Pets are more than just animals; they’re important members of our families! September is National Preparedness Month, sponsored annually by FEMA. You can learn more about their efforts and read their preparedness suggestions at ready.gov. In the meantime, we’ve put together some resources to include your pets in your family’s disaster and emergency plans so everyone can be prepared for the unexpected.
During an emergency, having a close neighbor, friend, or relative ready to help care for or evacuate your pet should you be unavailable to do so is invaluable. Make sure this backup caretaker for your pet is familiar and comfortable with the animal (and vice-versa), and that they are aware of your pet’s feeding schedule, medications, behaviors, and habits.
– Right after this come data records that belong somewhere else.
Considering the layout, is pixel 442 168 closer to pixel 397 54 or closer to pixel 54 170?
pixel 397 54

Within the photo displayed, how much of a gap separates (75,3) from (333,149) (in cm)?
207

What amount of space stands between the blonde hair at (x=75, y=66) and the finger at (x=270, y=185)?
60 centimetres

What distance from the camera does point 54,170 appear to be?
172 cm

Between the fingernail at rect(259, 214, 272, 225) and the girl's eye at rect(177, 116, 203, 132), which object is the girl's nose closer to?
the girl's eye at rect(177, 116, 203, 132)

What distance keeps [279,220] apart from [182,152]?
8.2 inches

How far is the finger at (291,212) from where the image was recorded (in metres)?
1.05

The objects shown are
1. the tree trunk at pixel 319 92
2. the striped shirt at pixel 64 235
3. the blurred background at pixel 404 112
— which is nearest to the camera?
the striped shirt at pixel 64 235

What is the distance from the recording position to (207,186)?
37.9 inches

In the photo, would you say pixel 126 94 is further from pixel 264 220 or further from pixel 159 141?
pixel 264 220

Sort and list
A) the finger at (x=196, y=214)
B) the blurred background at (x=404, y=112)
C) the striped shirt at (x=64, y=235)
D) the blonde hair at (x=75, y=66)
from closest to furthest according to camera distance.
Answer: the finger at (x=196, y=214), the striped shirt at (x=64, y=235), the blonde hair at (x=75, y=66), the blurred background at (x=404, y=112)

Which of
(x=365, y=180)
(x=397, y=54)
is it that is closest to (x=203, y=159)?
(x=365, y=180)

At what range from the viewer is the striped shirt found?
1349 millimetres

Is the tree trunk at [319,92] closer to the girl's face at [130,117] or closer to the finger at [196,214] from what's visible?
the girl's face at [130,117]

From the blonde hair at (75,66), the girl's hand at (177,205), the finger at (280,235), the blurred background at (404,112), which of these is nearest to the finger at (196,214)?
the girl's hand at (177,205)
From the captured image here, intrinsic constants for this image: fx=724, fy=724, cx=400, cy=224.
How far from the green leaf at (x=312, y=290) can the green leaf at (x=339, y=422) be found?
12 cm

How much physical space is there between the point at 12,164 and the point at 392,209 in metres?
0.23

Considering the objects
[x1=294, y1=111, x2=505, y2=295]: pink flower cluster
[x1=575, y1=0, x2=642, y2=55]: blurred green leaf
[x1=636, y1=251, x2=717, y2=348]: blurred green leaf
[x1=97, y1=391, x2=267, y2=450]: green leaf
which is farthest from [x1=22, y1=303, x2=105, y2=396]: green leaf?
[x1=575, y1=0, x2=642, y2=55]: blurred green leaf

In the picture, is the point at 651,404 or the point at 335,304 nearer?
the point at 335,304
You should also have prepared an emergency kit or backpack for your pet that you can leave with this caretaker that includes all necessary items your pet may need.
Just like you would for yourself and your family, it’s important to have an emergency evacuation kit packed (a backpack works great!) in case you need to evacuate suddenly. Having necessary items that you can grab and either take with you or give to a friend who is caring for your pet will ensure that nothing falls through the cracks should the unexpected happen. We’ve prepared a helpful infograph and checklist for you with necessary items to include in your pack!
Necessary items you should pack are:
- Food & Water
- Medications and Prescriptions
- A Crate or Carrying Case
- Copies of Vaccination & Veterinary Records *
- Animal First-Aid Kit
- Backup Leashes & Collars w/ ID Tags
- Recent Photo(s) of Your Pet
- Grooming Supplies (brushes, nail trimmers, wipes, etc.)
- Familiar Toys, Treats, Bedding, & Other Items
- Food & Water Bowls
- Poop Bags, Cat Litter, Shavings, Puppy Pads, etc.
- Your Contact & Veterinary Information
* Keeping your pet healthy and up to date on their vaccinations could help prepare you for a disaster. Many pet-friendly accommodations, shelters, and even neighbors or family members want to know that an animal is healthy before they take it in. Keep records and documents up to date and handy in case you need to grab them during an evacuation.